Ich seh wohl nicht recht!, dachte ich, als ich auf unserer Fensterbank ganz froh und munter die Ameisen krabbeln sah. Wir wohnen im Dachgeschoss, wo kommen also die Krabbeltiere her?Ameisen

Nach der Marienkäferpage im vergangenen Jahr habe ich schon geglaubt, wir hätten die Insekten endgültig aus der Wohnung verbannt. Aber Marienkäfer haben Flügel. Ihnen traue ich es also zu, bis ins Dachgeschoss vorzustoßen. Meine Fensterbrettameisen sind ganz flügellos vorbeigekommen.
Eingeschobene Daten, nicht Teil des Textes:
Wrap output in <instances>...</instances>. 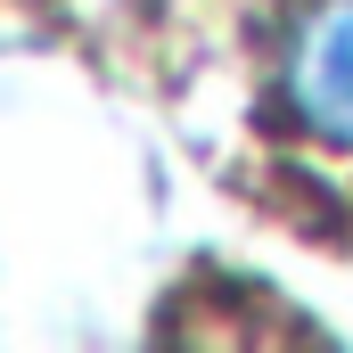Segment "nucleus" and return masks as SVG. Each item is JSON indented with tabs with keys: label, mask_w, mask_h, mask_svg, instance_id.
Here are the masks:
<instances>
[{
	"label": "nucleus",
	"mask_w": 353,
	"mask_h": 353,
	"mask_svg": "<svg viewBox=\"0 0 353 353\" xmlns=\"http://www.w3.org/2000/svg\"><path fill=\"white\" fill-rule=\"evenodd\" d=\"M279 107L304 140L353 157V0H304L279 41Z\"/></svg>",
	"instance_id": "f257e3e1"
}]
</instances>
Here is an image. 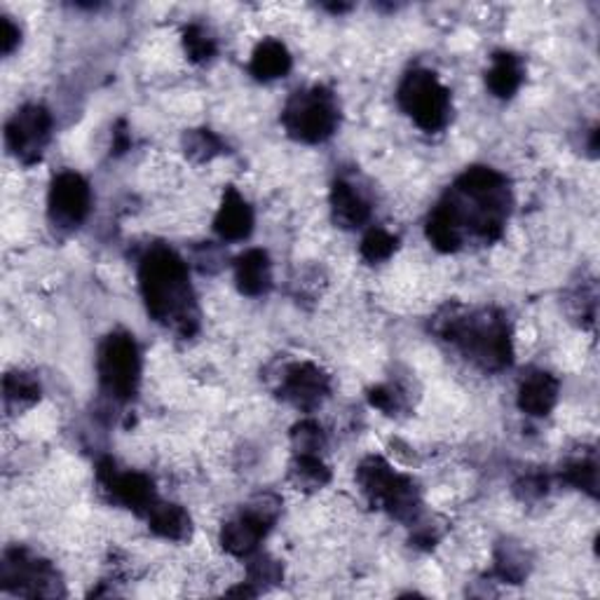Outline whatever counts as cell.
Masks as SVG:
<instances>
[{"label":"cell","instance_id":"1","mask_svg":"<svg viewBox=\"0 0 600 600\" xmlns=\"http://www.w3.org/2000/svg\"><path fill=\"white\" fill-rule=\"evenodd\" d=\"M509 207L512 190L505 173L493 167H470L430 211L424 232L441 254H455L467 235L491 244L505 232Z\"/></svg>","mask_w":600,"mask_h":600},{"label":"cell","instance_id":"19","mask_svg":"<svg viewBox=\"0 0 600 600\" xmlns=\"http://www.w3.org/2000/svg\"><path fill=\"white\" fill-rule=\"evenodd\" d=\"M524 62L514 52H495L493 64L486 73V85L497 99H512V96L524 85Z\"/></svg>","mask_w":600,"mask_h":600},{"label":"cell","instance_id":"12","mask_svg":"<svg viewBox=\"0 0 600 600\" xmlns=\"http://www.w3.org/2000/svg\"><path fill=\"white\" fill-rule=\"evenodd\" d=\"M277 394L282 401L292 403L294 409L313 413L331 394V378L313 361L288 364L282 373Z\"/></svg>","mask_w":600,"mask_h":600},{"label":"cell","instance_id":"18","mask_svg":"<svg viewBox=\"0 0 600 600\" xmlns=\"http://www.w3.org/2000/svg\"><path fill=\"white\" fill-rule=\"evenodd\" d=\"M292 66H294V60L288 48L282 41H275V38H265L263 43L256 45L254 54H251L249 71L256 81L270 83V81H277V77H284L288 71H292Z\"/></svg>","mask_w":600,"mask_h":600},{"label":"cell","instance_id":"6","mask_svg":"<svg viewBox=\"0 0 600 600\" xmlns=\"http://www.w3.org/2000/svg\"><path fill=\"white\" fill-rule=\"evenodd\" d=\"M397 102L422 131H439L451 120V92L428 69H413L403 75Z\"/></svg>","mask_w":600,"mask_h":600},{"label":"cell","instance_id":"23","mask_svg":"<svg viewBox=\"0 0 600 600\" xmlns=\"http://www.w3.org/2000/svg\"><path fill=\"white\" fill-rule=\"evenodd\" d=\"M495 575L502 582L520 585L528 577V558L512 541L499 545L495 551Z\"/></svg>","mask_w":600,"mask_h":600},{"label":"cell","instance_id":"27","mask_svg":"<svg viewBox=\"0 0 600 600\" xmlns=\"http://www.w3.org/2000/svg\"><path fill=\"white\" fill-rule=\"evenodd\" d=\"M181 43H183V52L188 54V60L192 64H207V62L214 60L217 52H219L217 38L198 24L186 27Z\"/></svg>","mask_w":600,"mask_h":600},{"label":"cell","instance_id":"2","mask_svg":"<svg viewBox=\"0 0 600 600\" xmlns=\"http://www.w3.org/2000/svg\"><path fill=\"white\" fill-rule=\"evenodd\" d=\"M139 288L148 315L171 328L181 338H190L200 328V313L192 296L186 261L167 246H152L139 265Z\"/></svg>","mask_w":600,"mask_h":600},{"label":"cell","instance_id":"3","mask_svg":"<svg viewBox=\"0 0 600 600\" xmlns=\"http://www.w3.org/2000/svg\"><path fill=\"white\" fill-rule=\"evenodd\" d=\"M434 331L486 373L505 371L514 361L512 328L497 309L449 307L434 322Z\"/></svg>","mask_w":600,"mask_h":600},{"label":"cell","instance_id":"20","mask_svg":"<svg viewBox=\"0 0 600 600\" xmlns=\"http://www.w3.org/2000/svg\"><path fill=\"white\" fill-rule=\"evenodd\" d=\"M146 520H148V528L162 539L183 541L190 537L192 520H190V514L181 505H171V502L158 499V505L146 514Z\"/></svg>","mask_w":600,"mask_h":600},{"label":"cell","instance_id":"28","mask_svg":"<svg viewBox=\"0 0 600 600\" xmlns=\"http://www.w3.org/2000/svg\"><path fill=\"white\" fill-rule=\"evenodd\" d=\"M292 446H294V453L322 455V451L326 446V434L322 430V424L315 420L296 422L294 430H292Z\"/></svg>","mask_w":600,"mask_h":600},{"label":"cell","instance_id":"4","mask_svg":"<svg viewBox=\"0 0 600 600\" xmlns=\"http://www.w3.org/2000/svg\"><path fill=\"white\" fill-rule=\"evenodd\" d=\"M357 483L376 509L387 512L401 524H418L422 499L415 481L397 472L390 462L378 455L366 457L357 467Z\"/></svg>","mask_w":600,"mask_h":600},{"label":"cell","instance_id":"33","mask_svg":"<svg viewBox=\"0 0 600 600\" xmlns=\"http://www.w3.org/2000/svg\"><path fill=\"white\" fill-rule=\"evenodd\" d=\"M129 146H131V137H129L127 123L120 120L118 125H115V129H113V152H115V155H120V152H125Z\"/></svg>","mask_w":600,"mask_h":600},{"label":"cell","instance_id":"14","mask_svg":"<svg viewBox=\"0 0 600 600\" xmlns=\"http://www.w3.org/2000/svg\"><path fill=\"white\" fill-rule=\"evenodd\" d=\"M214 230L223 242H242L254 230V209L235 186H228L214 217Z\"/></svg>","mask_w":600,"mask_h":600},{"label":"cell","instance_id":"11","mask_svg":"<svg viewBox=\"0 0 600 600\" xmlns=\"http://www.w3.org/2000/svg\"><path fill=\"white\" fill-rule=\"evenodd\" d=\"M50 139H52V115L41 104L22 106L6 125L8 150L27 167L41 162Z\"/></svg>","mask_w":600,"mask_h":600},{"label":"cell","instance_id":"5","mask_svg":"<svg viewBox=\"0 0 600 600\" xmlns=\"http://www.w3.org/2000/svg\"><path fill=\"white\" fill-rule=\"evenodd\" d=\"M340 123L336 94L324 87L296 90L282 110V125L292 139L301 144H324L331 139Z\"/></svg>","mask_w":600,"mask_h":600},{"label":"cell","instance_id":"17","mask_svg":"<svg viewBox=\"0 0 600 600\" xmlns=\"http://www.w3.org/2000/svg\"><path fill=\"white\" fill-rule=\"evenodd\" d=\"M328 200H331L334 223L343 230H357L371 221V204L352 183L336 181Z\"/></svg>","mask_w":600,"mask_h":600},{"label":"cell","instance_id":"21","mask_svg":"<svg viewBox=\"0 0 600 600\" xmlns=\"http://www.w3.org/2000/svg\"><path fill=\"white\" fill-rule=\"evenodd\" d=\"M288 478L294 486L305 493H317L331 483V470L326 467L322 455H303L294 453L292 464H288Z\"/></svg>","mask_w":600,"mask_h":600},{"label":"cell","instance_id":"7","mask_svg":"<svg viewBox=\"0 0 600 600\" xmlns=\"http://www.w3.org/2000/svg\"><path fill=\"white\" fill-rule=\"evenodd\" d=\"M96 371L106 394L118 401L134 399L141 382V352L134 336L127 331L106 336L96 357Z\"/></svg>","mask_w":600,"mask_h":600},{"label":"cell","instance_id":"32","mask_svg":"<svg viewBox=\"0 0 600 600\" xmlns=\"http://www.w3.org/2000/svg\"><path fill=\"white\" fill-rule=\"evenodd\" d=\"M22 41V31L12 22V17H0V52L3 56H10Z\"/></svg>","mask_w":600,"mask_h":600},{"label":"cell","instance_id":"25","mask_svg":"<svg viewBox=\"0 0 600 600\" xmlns=\"http://www.w3.org/2000/svg\"><path fill=\"white\" fill-rule=\"evenodd\" d=\"M183 150L190 160L211 162L225 150V144L211 129H190L183 134Z\"/></svg>","mask_w":600,"mask_h":600},{"label":"cell","instance_id":"22","mask_svg":"<svg viewBox=\"0 0 600 600\" xmlns=\"http://www.w3.org/2000/svg\"><path fill=\"white\" fill-rule=\"evenodd\" d=\"M41 399V380L27 371H12L3 378V401L10 413H19Z\"/></svg>","mask_w":600,"mask_h":600},{"label":"cell","instance_id":"24","mask_svg":"<svg viewBox=\"0 0 600 600\" xmlns=\"http://www.w3.org/2000/svg\"><path fill=\"white\" fill-rule=\"evenodd\" d=\"M560 478H564L568 486L585 491L591 497L598 495V462L596 455H582L577 460H570L564 470H560Z\"/></svg>","mask_w":600,"mask_h":600},{"label":"cell","instance_id":"16","mask_svg":"<svg viewBox=\"0 0 600 600\" xmlns=\"http://www.w3.org/2000/svg\"><path fill=\"white\" fill-rule=\"evenodd\" d=\"M235 282L240 294L256 298L270 292L273 286V263H270L267 251L249 249L235 259Z\"/></svg>","mask_w":600,"mask_h":600},{"label":"cell","instance_id":"26","mask_svg":"<svg viewBox=\"0 0 600 600\" xmlns=\"http://www.w3.org/2000/svg\"><path fill=\"white\" fill-rule=\"evenodd\" d=\"M399 249V238L392 235V232H387L385 228H371L369 232H366L364 240H361V246H359V254L366 263H385L390 261L394 256V251Z\"/></svg>","mask_w":600,"mask_h":600},{"label":"cell","instance_id":"15","mask_svg":"<svg viewBox=\"0 0 600 600\" xmlns=\"http://www.w3.org/2000/svg\"><path fill=\"white\" fill-rule=\"evenodd\" d=\"M558 380L547 371H530L518 385L516 403L520 413L530 418H545L554 411L558 401Z\"/></svg>","mask_w":600,"mask_h":600},{"label":"cell","instance_id":"29","mask_svg":"<svg viewBox=\"0 0 600 600\" xmlns=\"http://www.w3.org/2000/svg\"><path fill=\"white\" fill-rule=\"evenodd\" d=\"M284 570L275 558L267 554H251L249 556V585L254 587H275L282 582Z\"/></svg>","mask_w":600,"mask_h":600},{"label":"cell","instance_id":"9","mask_svg":"<svg viewBox=\"0 0 600 600\" xmlns=\"http://www.w3.org/2000/svg\"><path fill=\"white\" fill-rule=\"evenodd\" d=\"M282 512L277 495H259L221 528V547L235 558H249L256 554L265 535L273 530Z\"/></svg>","mask_w":600,"mask_h":600},{"label":"cell","instance_id":"13","mask_svg":"<svg viewBox=\"0 0 600 600\" xmlns=\"http://www.w3.org/2000/svg\"><path fill=\"white\" fill-rule=\"evenodd\" d=\"M92 209L90 183L77 171L56 173L48 192V211L54 225L77 228Z\"/></svg>","mask_w":600,"mask_h":600},{"label":"cell","instance_id":"30","mask_svg":"<svg viewBox=\"0 0 600 600\" xmlns=\"http://www.w3.org/2000/svg\"><path fill=\"white\" fill-rule=\"evenodd\" d=\"M369 403L385 415H397L403 409V397L392 385H378L369 390Z\"/></svg>","mask_w":600,"mask_h":600},{"label":"cell","instance_id":"10","mask_svg":"<svg viewBox=\"0 0 600 600\" xmlns=\"http://www.w3.org/2000/svg\"><path fill=\"white\" fill-rule=\"evenodd\" d=\"M96 483L115 505H120L137 516L146 514L158 505V491L150 476L141 472H120L113 457H102L96 464Z\"/></svg>","mask_w":600,"mask_h":600},{"label":"cell","instance_id":"8","mask_svg":"<svg viewBox=\"0 0 600 600\" xmlns=\"http://www.w3.org/2000/svg\"><path fill=\"white\" fill-rule=\"evenodd\" d=\"M0 587L12 596L27 598H56L66 593L62 577L50 560L35 556L24 547H14L3 554Z\"/></svg>","mask_w":600,"mask_h":600},{"label":"cell","instance_id":"31","mask_svg":"<svg viewBox=\"0 0 600 600\" xmlns=\"http://www.w3.org/2000/svg\"><path fill=\"white\" fill-rule=\"evenodd\" d=\"M547 488L549 478L545 474H530L516 483V493L520 499H539L541 495H547Z\"/></svg>","mask_w":600,"mask_h":600}]
</instances>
Ameisen immerhin haben die angenehme Eigenart, Straßen zu bilden, sodass man ihren Weg mühelos nachverfolgen kann. Durch ein kleines Loch direkt unterhalb der Fensterbank haben sie sich Zutritt verschafft. Mit Spachtelmasse habe ich das Loch sofort zugestopft.

Aber das löst das Problem ja nur halb, denn die Frage bleibt: Wo genau haben die ihren Bau, wenn sie den Weg in meine Küche finden? Und wie viele Löcher und Wege finden sie wohl noch in unsere Wohnung?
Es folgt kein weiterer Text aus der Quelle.